A decade after the beloved King Louie's closed its doors for good, Matt McGuire has opened Louie in the DeMun neighborhood of Clayton.
But Louie is hardly a revival of the shuttered St. Louis institution; rather, McGuire, who was previously director of service for Gerard Craft’s Niche Food Group, envisions the restaurant as an approachable neighborhood spot. He says he's had his eye on the DeMun neighborhood for a while, and once the venerable Jimmy's on the Park closed in early 2016, he jumped at the chance. The large Jimmy's space was subdivided, with Louie occupying about 2,700 square feet, or roughly half the space.
Upon entering the restaurant, the first thing guests will likely notice is the dramatic large-format floral wallpaper from Dutch artist Ellie Cashman; it runs half the length of the long, narrow space. A long bar seats 21, capping off with a few seats positioned squarely in front of the white wood-burning oven. Across from the bar, a collection of autographed plates and platters decorate the wall.

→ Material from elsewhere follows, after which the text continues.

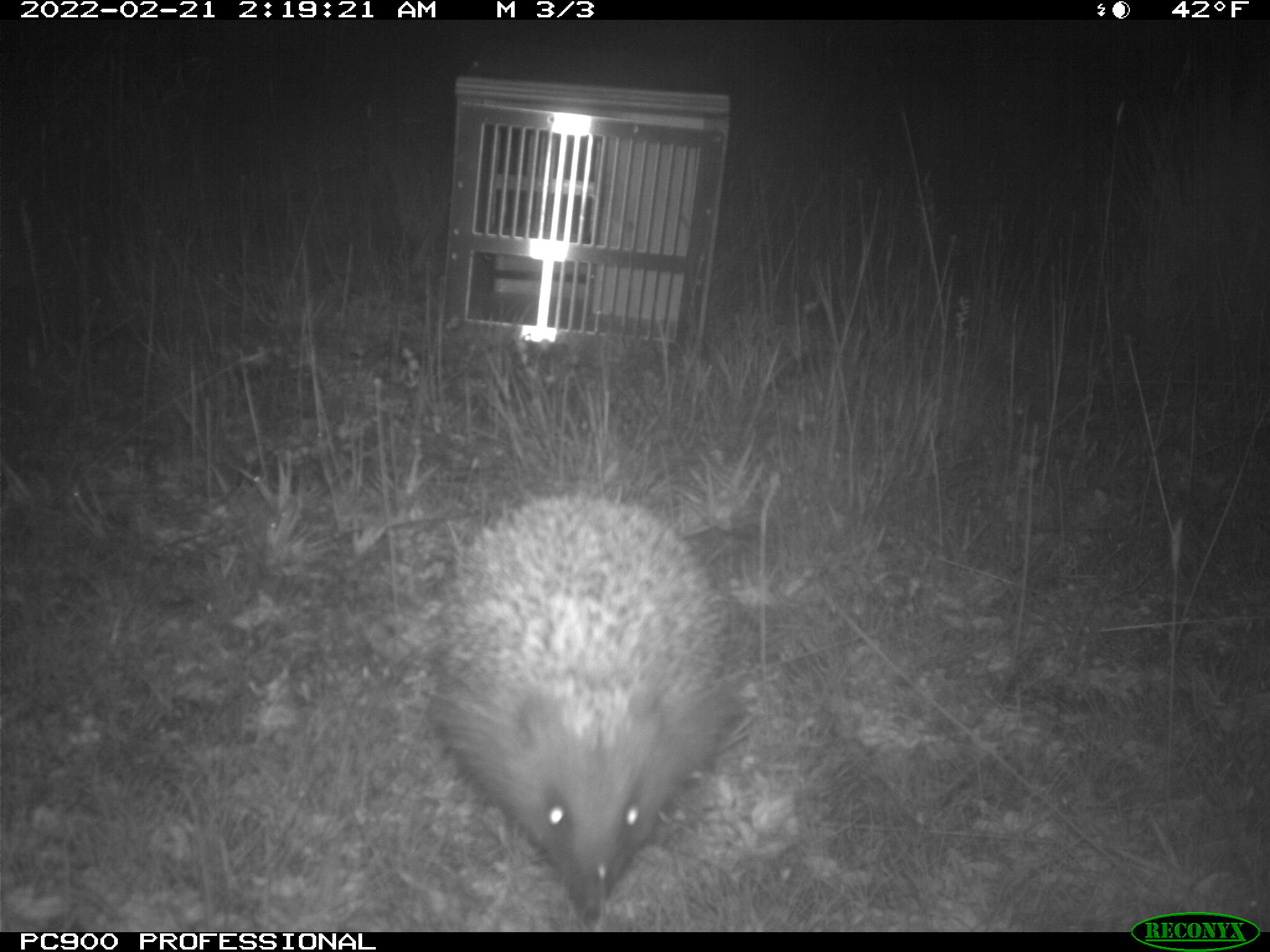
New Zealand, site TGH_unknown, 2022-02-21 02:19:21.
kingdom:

That wood-burning oven plays heavily into executive chef Sean Turner's Italian-inspired menu, which features around 20 items divided into starters, vegetables, pizza, pasta and larger entrées. Pizzas include a classic Margherita and marinara, as well as McGuire's personal favorite: broccolini with ricotta, lemon and chile. Freshly baked hearth bread is used to scoop up dollops of white-bean hummus, while broccolini is drizzled with Calabrian vinaigrette, and a pork chop is garnished with crispy shishitos and chermoula, a pungent herb sauce. Don't miss the butternut squash agnolotti with brown butter, sage and walnuts; or the indulgent Roman gnocco, which features pork ragu baked with Béchamel and pecorino on top.
McGuire is a self-described wine aficionado, so the list is lengthy and varied. A handful of largely Italian white, red, rosé and sparkling wines are available by the glass, with many more by the bottle. Cocktails are, of course, Italian-inspired, with apéritifs and digestifs playing heavily into the short but sweet list. Most are tried-and-true classics, like the Manhattan (served here with amaro) or two spins on the Old Fashioned. Bar manager Henry Brown points to the Negroni Sbagliato as the most nontraditional offering – it subs out the usual gin for Champagne.
With McGuire's background at some of St. Louis' best restaurants – including Monarch, Brasserie and Central Table Food Hall – it's easy to see why Louie was one of the most anticipated openings of the year. And judging by the restaurant's first few weeks of service, it's clear St. Louis was ready for a return – in any form – of King Louie.
Louie is open Monday through Thursday from 5 to 10pm and Friday through Saturday from 5 to 11pm. Look for lunch hours to be added in the near future.